··· PROVIDED RECORDS ···

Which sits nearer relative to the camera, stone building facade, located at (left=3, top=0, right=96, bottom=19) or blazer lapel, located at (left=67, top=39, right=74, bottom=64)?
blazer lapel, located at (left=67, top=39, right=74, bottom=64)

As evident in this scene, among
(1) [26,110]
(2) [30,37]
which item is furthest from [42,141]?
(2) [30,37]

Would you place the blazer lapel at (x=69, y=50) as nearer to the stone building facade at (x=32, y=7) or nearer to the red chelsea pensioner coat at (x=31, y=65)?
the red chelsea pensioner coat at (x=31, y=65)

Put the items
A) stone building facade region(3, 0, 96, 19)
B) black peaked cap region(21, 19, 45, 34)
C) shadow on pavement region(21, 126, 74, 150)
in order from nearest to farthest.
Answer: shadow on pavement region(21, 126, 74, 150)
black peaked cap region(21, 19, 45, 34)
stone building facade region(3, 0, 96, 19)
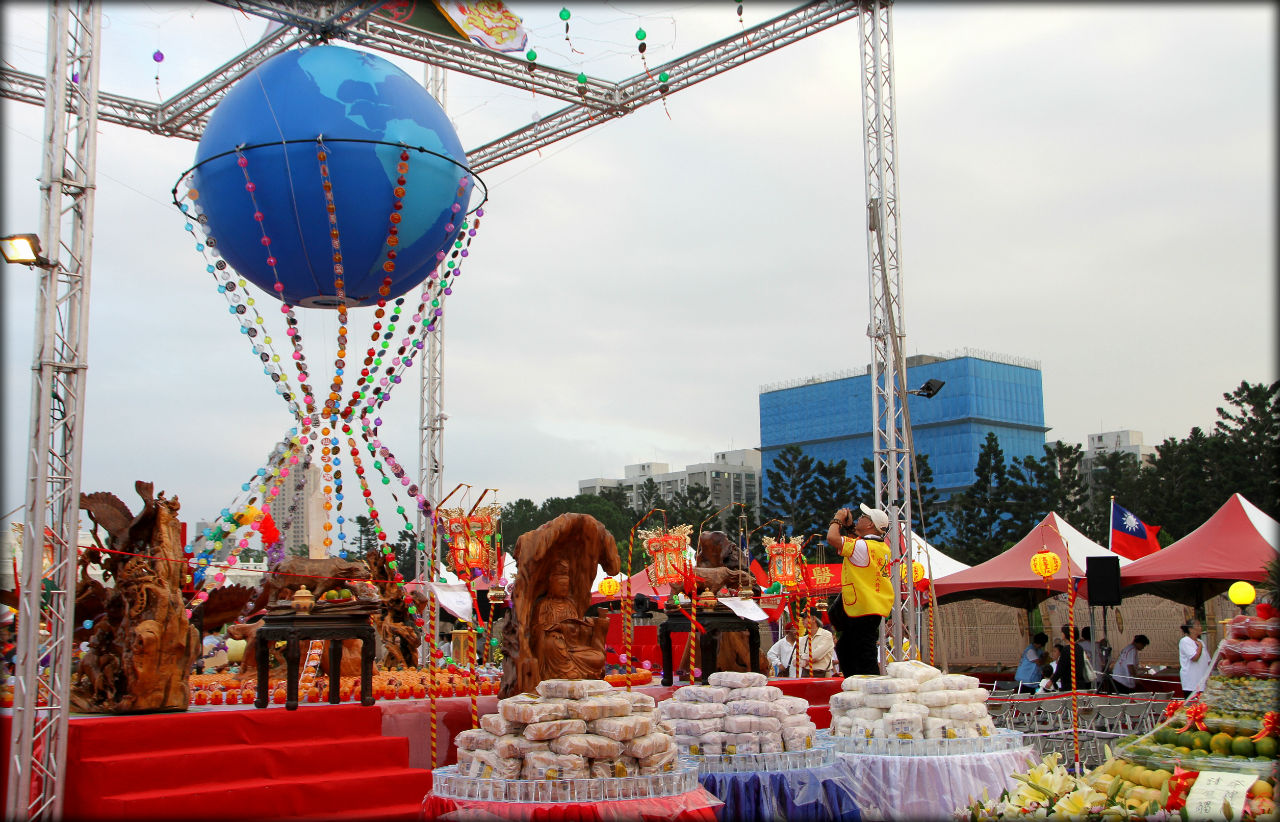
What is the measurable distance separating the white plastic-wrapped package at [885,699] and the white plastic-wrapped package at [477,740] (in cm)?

···

> WORK TO COMPLETE: Copy all of the data above word for word, leaving out any pictures.

> EXERCISE RESPONSE:
Which sits nearer relative to the camera, stone building facade, located at (left=3, top=0, right=96, bottom=19) or blazer lapel, located at (left=67, top=39, right=74, bottom=64)?
blazer lapel, located at (left=67, top=39, right=74, bottom=64)

As evident in this scene, among
(1) [26,110]
(2) [30,37]
which item is furthest from [42,141]?
(2) [30,37]

Would you place the blazer lapel at (x=69, y=50) as nearer to the stone building facade at (x=32, y=7) or nearer to the red chelsea pensioner coat at (x=31, y=65)?
the red chelsea pensioner coat at (x=31, y=65)

Put the items
A) stone building facade region(3, 0, 96, 19)
B) black peaked cap region(21, 19, 45, 34)
C) shadow on pavement region(21, 126, 74, 150)
in order from nearest to farthest.
Answer: shadow on pavement region(21, 126, 74, 150)
black peaked cap region(21, 19, 45, 34)
stone building facade region(3, 0, 96, 19)
What is the measurable distance separating the white plastic-wrapped package at [885,699] and the white plastic-wrapped package at [477,740] (in cm)?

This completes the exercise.